鉛、水銀などの物質が体内に溜まると、代謝の低下により、老廃物や脂肪などが落ちにくくなって、健康を損なう原因となります。
これらの有害な物質を体内から排出し、健康なカラダを目指すのがデトックス(毒出し)の考え方。
「健康の基本は食にあり」です。
良いものを体内に入れ、悪いものを出す。
すべてはそこから始るのです。
あたりまえのことですが、カラダをつくるのは食べ物です。毎日、食べたものが血となり肉となります。バランスの悪い食事を続けていれば、やがてカラダや心のバランスも崩れます。昔から、それぞれの季節を健康に過ごすために、旬のものを選んで食べてきました。食べ物は薬として使われることも多く、「病気をなおすのも食事をするのも生命を養い健康を維持するため」という「医食同源」の考え方は、東洋医学の基本として、現在も中国や台湾、朝鮮半島、沖縄などの食習慣に深く根付いています。
いま、デトックスはブームとなっています。サプリメントや岩盤浴、ゲルマニウム温浴ほか、クリニックでの有害物質排出のための点滴、注射まで、いろいろなデトックス法が紹介されていますが、やはり基本となるのは食事です。いくら有害な物質を体外に排出しても、カラダが健康でなかったり、代謝や循環がうまく機能しなければ、また悪いものが溜まってしまいます。
食の基本は、量、栄養ともにバランスのとれた食事を続けること。旬の野菜や魚を取り入れることも、抵抗力を高めたり、厳しい暑さや寒さで弱っているカラダをいたわることにもなるのです。
デトックスとはカラダの外に悪いものを出すこと。汗、便、尿として、不要なものをきちんと出すことが大事です。そのためには、食物繊維の豊富な野菜や果物を十分とり、水分の補給も忘れないことです。

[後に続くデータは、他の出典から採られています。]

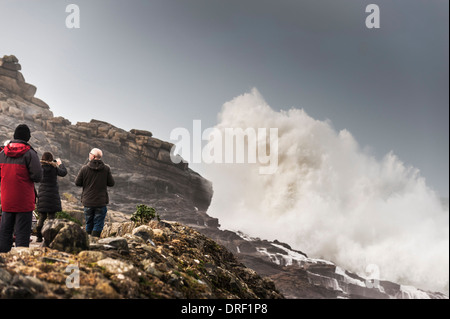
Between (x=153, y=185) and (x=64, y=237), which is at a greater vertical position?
(x=153, y=185)

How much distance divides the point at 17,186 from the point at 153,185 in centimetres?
9119

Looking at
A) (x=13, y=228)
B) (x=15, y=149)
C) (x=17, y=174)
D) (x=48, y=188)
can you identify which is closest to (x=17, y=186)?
(x=17, y=174)

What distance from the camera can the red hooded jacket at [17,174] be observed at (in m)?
5.45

そしてもうひとつ大切なのは、「美味しく、楽しく」ということ。調理を楽しみ、彩り豊かな食材や盛付けで目を楽しませ、そして舌で楽しんでください。
カラダと心はつながっています。それを結ぶのが食事。カラダが健康ならば美味しいと感じます。また、美味しいと感じる心が食欲を増進させるのです。デトックスはカラダだけでなく、心をも浄化し、豊かにさせるのです。